++++ Given records ++++
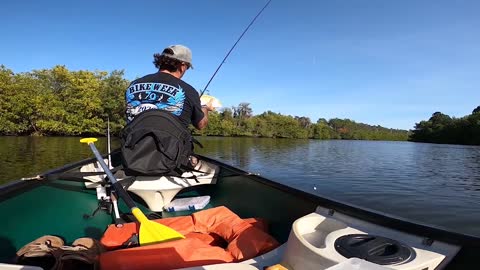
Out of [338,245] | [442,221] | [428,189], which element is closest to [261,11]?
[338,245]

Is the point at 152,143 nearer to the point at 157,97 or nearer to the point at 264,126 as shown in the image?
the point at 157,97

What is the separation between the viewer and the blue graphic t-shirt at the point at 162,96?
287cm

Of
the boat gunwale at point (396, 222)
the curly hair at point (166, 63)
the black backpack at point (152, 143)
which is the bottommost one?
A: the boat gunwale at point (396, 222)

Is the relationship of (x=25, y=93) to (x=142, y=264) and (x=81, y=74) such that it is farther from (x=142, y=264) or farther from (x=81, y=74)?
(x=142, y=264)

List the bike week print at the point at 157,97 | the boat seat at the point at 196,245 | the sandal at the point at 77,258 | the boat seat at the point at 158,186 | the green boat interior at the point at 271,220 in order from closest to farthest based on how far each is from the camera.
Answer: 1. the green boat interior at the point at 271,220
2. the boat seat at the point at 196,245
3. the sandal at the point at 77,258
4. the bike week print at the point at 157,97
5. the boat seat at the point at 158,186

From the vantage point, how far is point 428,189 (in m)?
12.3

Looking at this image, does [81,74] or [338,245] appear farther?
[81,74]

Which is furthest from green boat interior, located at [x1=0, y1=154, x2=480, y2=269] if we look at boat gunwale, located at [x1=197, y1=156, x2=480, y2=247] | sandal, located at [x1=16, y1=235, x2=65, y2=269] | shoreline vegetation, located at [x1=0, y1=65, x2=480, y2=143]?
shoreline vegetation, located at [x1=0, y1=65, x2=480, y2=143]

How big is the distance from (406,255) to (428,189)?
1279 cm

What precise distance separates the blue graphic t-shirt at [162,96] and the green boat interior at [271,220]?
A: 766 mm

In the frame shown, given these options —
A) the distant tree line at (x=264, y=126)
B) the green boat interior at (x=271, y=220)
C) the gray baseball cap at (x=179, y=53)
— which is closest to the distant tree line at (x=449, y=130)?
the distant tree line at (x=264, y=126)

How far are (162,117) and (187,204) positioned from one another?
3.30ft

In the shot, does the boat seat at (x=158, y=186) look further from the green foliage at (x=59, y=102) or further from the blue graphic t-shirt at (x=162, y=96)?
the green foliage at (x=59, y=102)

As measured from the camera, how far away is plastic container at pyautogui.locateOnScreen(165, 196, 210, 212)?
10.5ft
++++
++++ Given records ++++
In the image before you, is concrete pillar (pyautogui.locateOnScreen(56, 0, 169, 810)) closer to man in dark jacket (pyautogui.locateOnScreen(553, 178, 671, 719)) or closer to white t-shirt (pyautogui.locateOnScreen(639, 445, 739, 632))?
++++
Report every line of the listing above that contains the word "What", copying each one in full.

What is the separation between the viewer and the blue graphic t-shirt at the point at 162,96?
What precise distance separates the blue graphic t-shirt at [162,96] and the green boat interior at [271,220]?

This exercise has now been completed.